Crude Surges On Bullish Signals, Euro Hopes
NEW YORK (Dow Jones)
Crude-oil futures rose to their highest level in nearly three months in heavy trading Monday, settling above $90 a barrel as a condition emerged in the market suggesting a supply squeeze in the near term.
The spread between the Nymex crude-oil contracts for the current month and next month turned strongly positive Monday, entering a state called "backwardation" in which it is more expensive to buy a commodity now than in the future. This condition is the opposite of the market's state for most of the time since the financial crisis exploded in September 2008, suggesting the supply-demand picture is tightening. It is a bullish signal for oil traders, stimulating long investment or, at a minimum, the closing out of short positions.
"We're going to start seeing people believe this is going to go higher rather than come back down," said Carl Larry, director of research and derivatives at Blue Ocean Brokerage. "Now that it's flipped over, you have a lot of those people who were holding out hope for a short market who are going to get flat or go long."
Data released last week by the U.S. Energy Information Administration showed continued slack demand for finished petroleum products, but also reflected low levels of imported crude oil and large draws on inventory, bringing oil stockpiles to their lowest level for the year.
"We haven't seen that in years in crude oil, and that is another positive step in the market," said James Cordier, a portfolio manager at OptionSellers.com. "This speaks to good demand for the market."
While backwardation is good for oil investors betting on higher prices, it may not be good for consumers at the pump if the condition becomes more steep and prolonged. Since it just emerged and could reverse itself, analysts are mixed about the long-term implication until the trend becomes more clear.
"It would suggest that supplies were tightening up and probably mean that gasoline prices are going to move higher," said Bill O'Grady, chief market strategist at Confluence Investment Management. Backwardation "implies that there's always bullish pressure there. My hunch is that at best it's meaningless, prices are high and stay where they are, or at worst you start to see prices lift."

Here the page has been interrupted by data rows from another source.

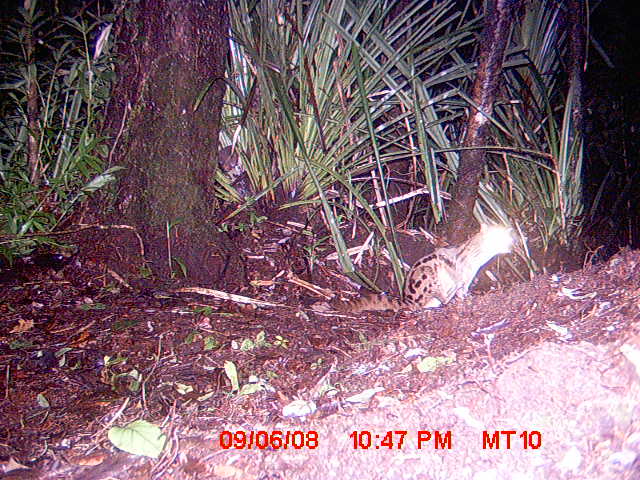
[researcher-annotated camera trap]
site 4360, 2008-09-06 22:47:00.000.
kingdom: Animalia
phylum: Chordata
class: Mammalia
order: Carnivora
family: Eupleridae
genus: Fossa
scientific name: Fossa fossana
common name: fanaloka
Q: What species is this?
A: Fossa fossana (fanaloka).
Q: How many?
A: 1.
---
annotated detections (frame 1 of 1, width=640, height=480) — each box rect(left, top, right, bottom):
fossa fossana: rect(330, 221, 516, 312)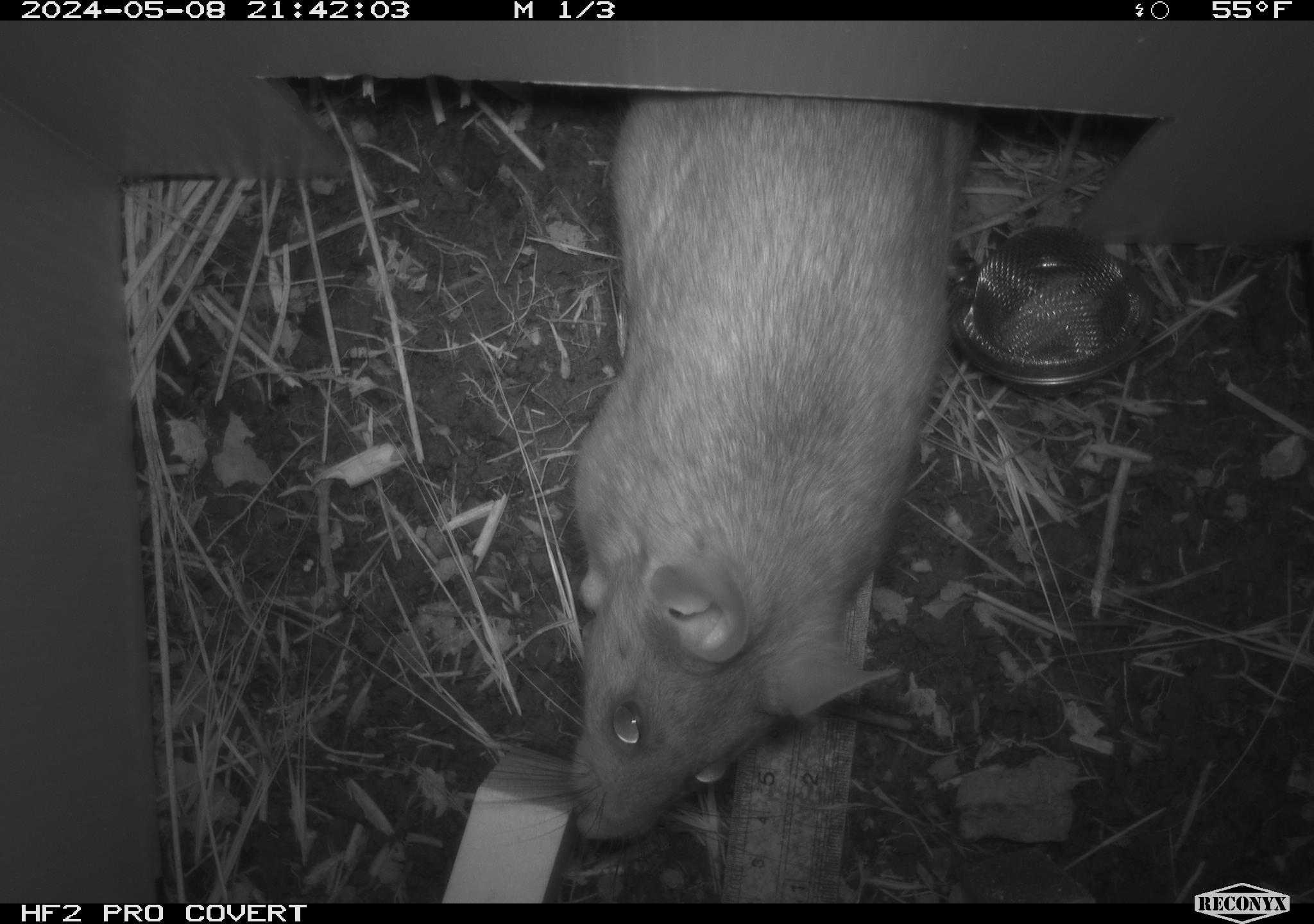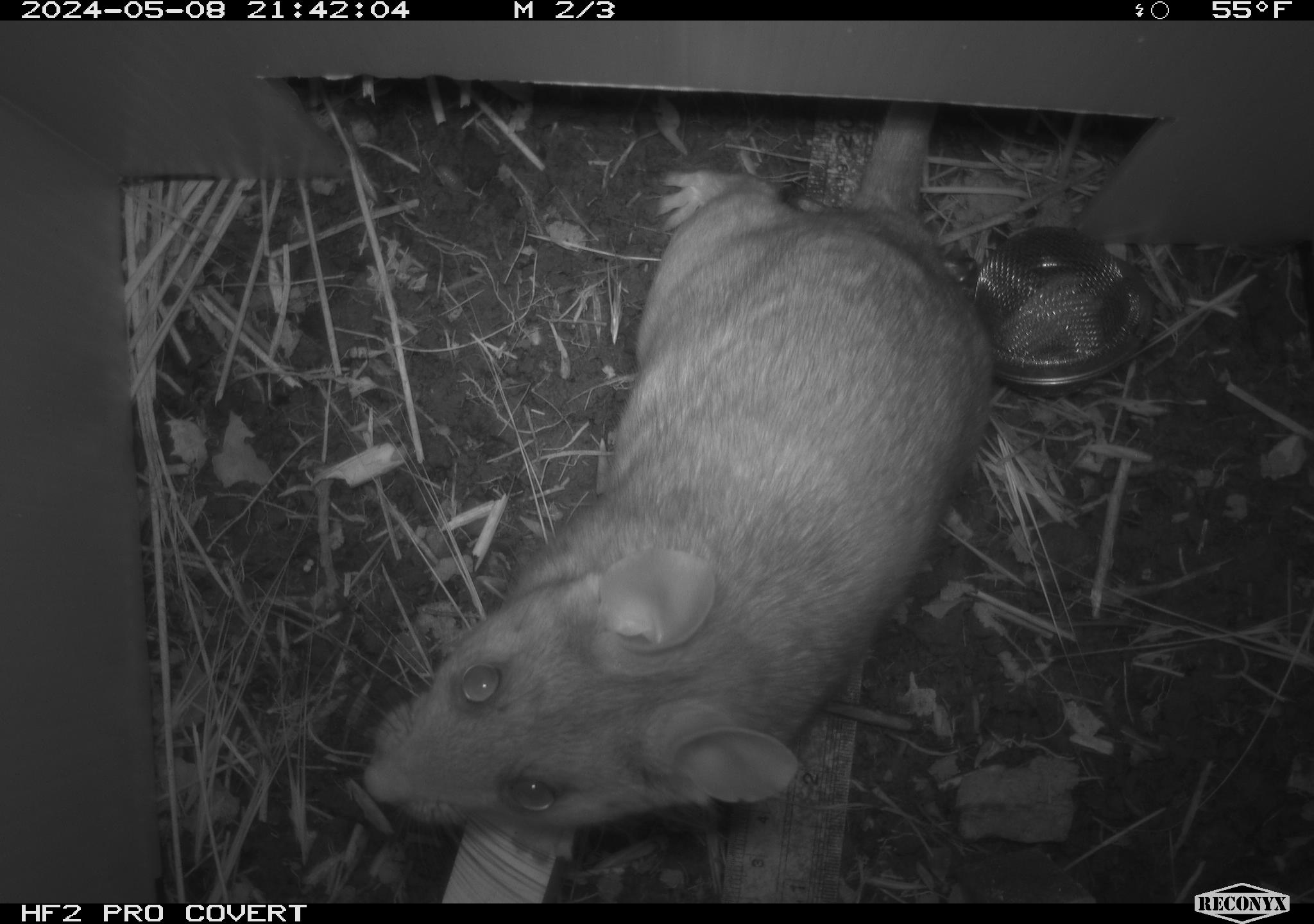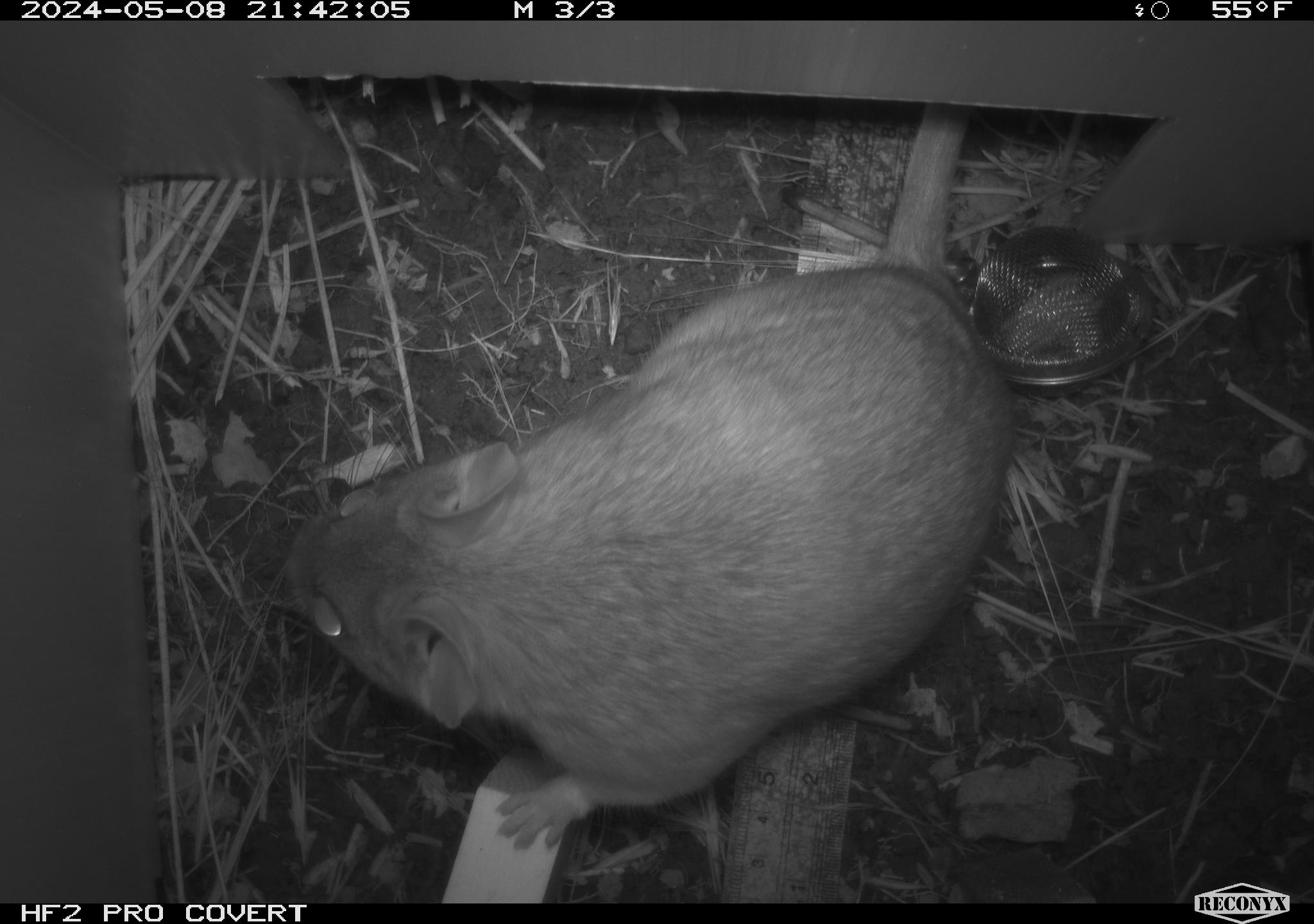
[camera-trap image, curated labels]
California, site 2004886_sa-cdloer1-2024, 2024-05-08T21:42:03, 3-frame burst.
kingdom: Animalia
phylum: Chordata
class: Mammalia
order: Rodentia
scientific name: Rodentia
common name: woodrat or rat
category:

Light, sweet crude oil for December delivery settled up $3.87, or 4.4%, at $91.27 a barrel on the New York Mercantile Exchange. Brent crude oil on the ICE Futures Europe exchange ended the day up $1.89, or 1.7%, to $111.45 a barrel.
The market was also rising in tandem with U.S. and European stocks and the euro, on what were seen as positive developments out of Europe, where finance and government officials are hashing out a plan to deal with the debt crisis that has weighed on markets for the last year and a half. Officials have said they are making progress, and the summit is scheduled to wrap up Wednesday, when French President Nicolas Sarkozy and German Chancellor Angela Merkel have said they will reveal their solution.
Still, some analysts are urging caution, suggesting the plan that will be put forth may be more of a temporary fix than a permanent, comprehensive solution.
"I think some people who aren't market observers are looking for some sort of big resolution in this week's announcement, and I don't think they're going to get that," said Brian Habacivch, a senior vice president at energy management company Fellon-McCord. "They're going to get a continuance...Maybe it gives everyone a sigh of relief for the next month or two, but it's not a resolution."
Front-month November reformulated gasoline blendstock, or RBOB, rose 0.4 cent, or 0.2%, to $2.6888 a gallon. November heating oil was up 3.71 cents, or 1.2%, to $3.0546 a gallon.